Keywords

1 Introduction

The COVID-19 pandemic is an ongoing pandemic of coronavirus disease 2019 (COVID-19) caused by severe acute respiratory syndrome coronavirus 2 (SARSCoV-2). Recent studies reported that the pathologic mechanism of COVID-19 is similar to other severe acute respiratory coronavirus pneumonia. In this research, we utilize features that are typically associated with pneumonia: Ground Glass Opacity (GGO) and Consolidation, to assess the severity of the COVID-19 case of concern rather than detection of the case itself.
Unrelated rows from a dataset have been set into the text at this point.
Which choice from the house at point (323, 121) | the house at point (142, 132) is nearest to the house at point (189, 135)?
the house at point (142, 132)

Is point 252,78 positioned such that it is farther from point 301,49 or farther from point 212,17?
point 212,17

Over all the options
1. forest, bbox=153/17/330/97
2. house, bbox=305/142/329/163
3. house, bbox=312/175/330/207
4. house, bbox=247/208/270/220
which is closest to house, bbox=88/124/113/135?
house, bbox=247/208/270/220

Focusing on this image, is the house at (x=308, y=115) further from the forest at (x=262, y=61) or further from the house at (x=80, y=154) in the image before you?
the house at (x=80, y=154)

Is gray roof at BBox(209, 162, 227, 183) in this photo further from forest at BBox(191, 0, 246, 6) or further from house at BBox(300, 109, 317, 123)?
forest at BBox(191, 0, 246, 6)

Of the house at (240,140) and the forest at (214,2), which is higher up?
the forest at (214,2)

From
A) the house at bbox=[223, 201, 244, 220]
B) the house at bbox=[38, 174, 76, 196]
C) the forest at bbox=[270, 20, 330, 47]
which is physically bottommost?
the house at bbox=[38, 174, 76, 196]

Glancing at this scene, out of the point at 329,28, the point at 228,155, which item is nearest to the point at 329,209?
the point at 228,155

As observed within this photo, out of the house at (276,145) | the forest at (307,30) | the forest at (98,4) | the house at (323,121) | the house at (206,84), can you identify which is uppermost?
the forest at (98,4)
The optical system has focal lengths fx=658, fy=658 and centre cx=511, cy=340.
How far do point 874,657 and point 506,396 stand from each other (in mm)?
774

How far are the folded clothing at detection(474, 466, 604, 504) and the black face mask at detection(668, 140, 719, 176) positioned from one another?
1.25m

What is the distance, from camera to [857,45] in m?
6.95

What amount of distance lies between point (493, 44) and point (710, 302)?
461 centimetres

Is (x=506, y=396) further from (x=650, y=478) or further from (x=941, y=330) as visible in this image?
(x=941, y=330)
Due to the lack of credibility of Machine-Learning (ML) based solutions, this research focuses on the detection of GGO and Consolidation from the X-ray of COVID-19 patients and measures the size and position this to evaluate the severity of the given case of COVID-19. Convolutional neural network (CNN) has demonstrated its effectiveness in diagnosing medical radiography (e.g., chest Xray, CXR and computed tomography, CT) and perfectly matches this work’s purpose.

In this study, first, we demonstrate the usefulness of lung lesions (GGO and Consolidation) as a bio-marker in developing an AI-powered solution for COVID-19 diagnosis and severity assessment. Next, we detect the lung lesion on CXR by the most current state-of-the-art deep learning architecture model (e.g., Faster R-CNN) for object detection. Moreover, the standalone employment of the feature extractor of Faster R-CNN as an image classifier for conducting experiments, is our premise for applying transfer learning in proposals to come.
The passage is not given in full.